Thought about a couple more...
Rodek
MTX Thunder Series (240, 280, 2160, 2300. 4160, 4320)
G&S


----------



## bose301s

*ABSOLUTELY NONE!*


----------



## Fricasseekid

Haters gonna hate...


----------



## bose301s

Fricasseekid said:


> Haters gonna hate...


Morons gonna spend...


----------



## Fricasseekid

bose301s said:


> Morons gonna spend...


Says the guy with Bose301 as a screen name.


----------



## ChrisB

chefhow said:


> And this brings me back to my initial impressions about collecting amps, IMHO its not worth it.


It isn't and for all those equating vintage electronics to 60s muscle cars, even those have taken a hit in this economy. A vintage amplifier is only worth what a vintage collector is willing to pay, and even those prices have gone down compared to 2008 and 2009. 

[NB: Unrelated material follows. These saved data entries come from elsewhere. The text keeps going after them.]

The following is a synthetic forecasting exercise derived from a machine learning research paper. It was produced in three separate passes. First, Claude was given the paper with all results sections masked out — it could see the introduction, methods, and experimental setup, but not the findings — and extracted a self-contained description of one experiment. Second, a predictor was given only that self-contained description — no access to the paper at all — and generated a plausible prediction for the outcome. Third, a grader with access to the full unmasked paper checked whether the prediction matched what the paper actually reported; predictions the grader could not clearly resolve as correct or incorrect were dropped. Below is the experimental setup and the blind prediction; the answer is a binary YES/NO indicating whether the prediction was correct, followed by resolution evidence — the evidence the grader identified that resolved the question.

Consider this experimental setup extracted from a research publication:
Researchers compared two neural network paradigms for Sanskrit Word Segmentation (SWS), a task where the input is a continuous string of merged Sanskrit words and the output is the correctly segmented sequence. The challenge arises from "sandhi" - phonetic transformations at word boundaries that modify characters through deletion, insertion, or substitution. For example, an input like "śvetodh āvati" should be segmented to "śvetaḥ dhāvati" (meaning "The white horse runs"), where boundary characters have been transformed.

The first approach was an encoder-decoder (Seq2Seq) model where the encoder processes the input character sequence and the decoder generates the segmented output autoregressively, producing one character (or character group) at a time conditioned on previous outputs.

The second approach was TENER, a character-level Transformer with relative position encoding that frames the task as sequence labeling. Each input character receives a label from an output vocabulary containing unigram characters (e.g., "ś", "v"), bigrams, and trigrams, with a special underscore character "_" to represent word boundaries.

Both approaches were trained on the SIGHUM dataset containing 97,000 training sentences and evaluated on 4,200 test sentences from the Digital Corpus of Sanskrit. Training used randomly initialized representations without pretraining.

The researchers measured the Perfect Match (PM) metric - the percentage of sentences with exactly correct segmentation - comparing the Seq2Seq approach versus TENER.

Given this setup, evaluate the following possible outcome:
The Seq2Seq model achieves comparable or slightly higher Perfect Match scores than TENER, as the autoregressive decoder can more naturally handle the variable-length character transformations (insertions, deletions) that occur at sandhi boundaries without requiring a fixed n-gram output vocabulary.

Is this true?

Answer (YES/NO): NO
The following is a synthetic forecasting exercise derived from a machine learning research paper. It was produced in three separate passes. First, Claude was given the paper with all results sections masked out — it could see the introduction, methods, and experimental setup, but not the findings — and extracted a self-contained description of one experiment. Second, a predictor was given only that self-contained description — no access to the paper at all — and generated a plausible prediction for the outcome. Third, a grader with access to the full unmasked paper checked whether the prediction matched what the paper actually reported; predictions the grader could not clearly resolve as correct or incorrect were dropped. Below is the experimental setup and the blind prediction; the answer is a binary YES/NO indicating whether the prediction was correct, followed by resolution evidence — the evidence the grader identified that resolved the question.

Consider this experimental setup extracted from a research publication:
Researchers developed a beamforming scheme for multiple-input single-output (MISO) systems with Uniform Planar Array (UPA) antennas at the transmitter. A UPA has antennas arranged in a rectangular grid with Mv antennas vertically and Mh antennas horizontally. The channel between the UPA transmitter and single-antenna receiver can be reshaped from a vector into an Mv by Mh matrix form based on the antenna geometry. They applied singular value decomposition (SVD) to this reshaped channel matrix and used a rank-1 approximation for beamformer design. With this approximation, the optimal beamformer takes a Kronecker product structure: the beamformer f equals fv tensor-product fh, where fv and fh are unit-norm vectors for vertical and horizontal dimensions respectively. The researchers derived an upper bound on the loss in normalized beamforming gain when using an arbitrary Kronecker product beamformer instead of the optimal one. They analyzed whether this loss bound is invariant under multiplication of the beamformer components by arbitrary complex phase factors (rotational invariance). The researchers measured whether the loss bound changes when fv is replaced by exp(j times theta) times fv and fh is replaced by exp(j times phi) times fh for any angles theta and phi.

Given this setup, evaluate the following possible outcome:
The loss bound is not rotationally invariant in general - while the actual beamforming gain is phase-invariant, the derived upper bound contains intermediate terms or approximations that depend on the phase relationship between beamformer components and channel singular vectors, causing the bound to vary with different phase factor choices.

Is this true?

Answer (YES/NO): NO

If one had put their money into collecting something like gold or platinum, their collection would actually be worth something and more than likely would have appreciated in this economy.


----------



## Jonny Hotnuts

Even with less collectable names some really AWESOME amps were made as showcase and limited additions. 

Audison HR100
Alphasonic David 265

Sony XES M50
Sony XM 2000R

Collectable names but really rare.....
Orion GS series (really hard to find)
Some of the rare PG amps 

I think most of the stuff that OS collectors are the amps we could never afford and always wanted when we were kids. I still have a soft spot in my heart for the D and MC series SS amps. 

~JH


----------



## Fricasseekid

Jonny Hotnuts said:


> I think most of the stuff that OS collectors are the amps we could never afford and always wanted when we were kids. I still have a soft spot in my heart for the D and MC series SS amps.
> 
> ~JH


X2

Perhaps in the OP I used the wrong word when I said "investment". But I never meant to imply these amps would be an asset. 

Anyone who is making a big deal bout assets vs. liabilities and still considers themselves a car audio hobbyist is a big ol hypocrite!


----------



## ChrisB

Fricasseekid said:


> Perhaps in the OP I used the wrong word when I said "investment". But I never meant to imply these amps would be an asset.


Exactly... The purpose of an investment is to MAKE MONEY!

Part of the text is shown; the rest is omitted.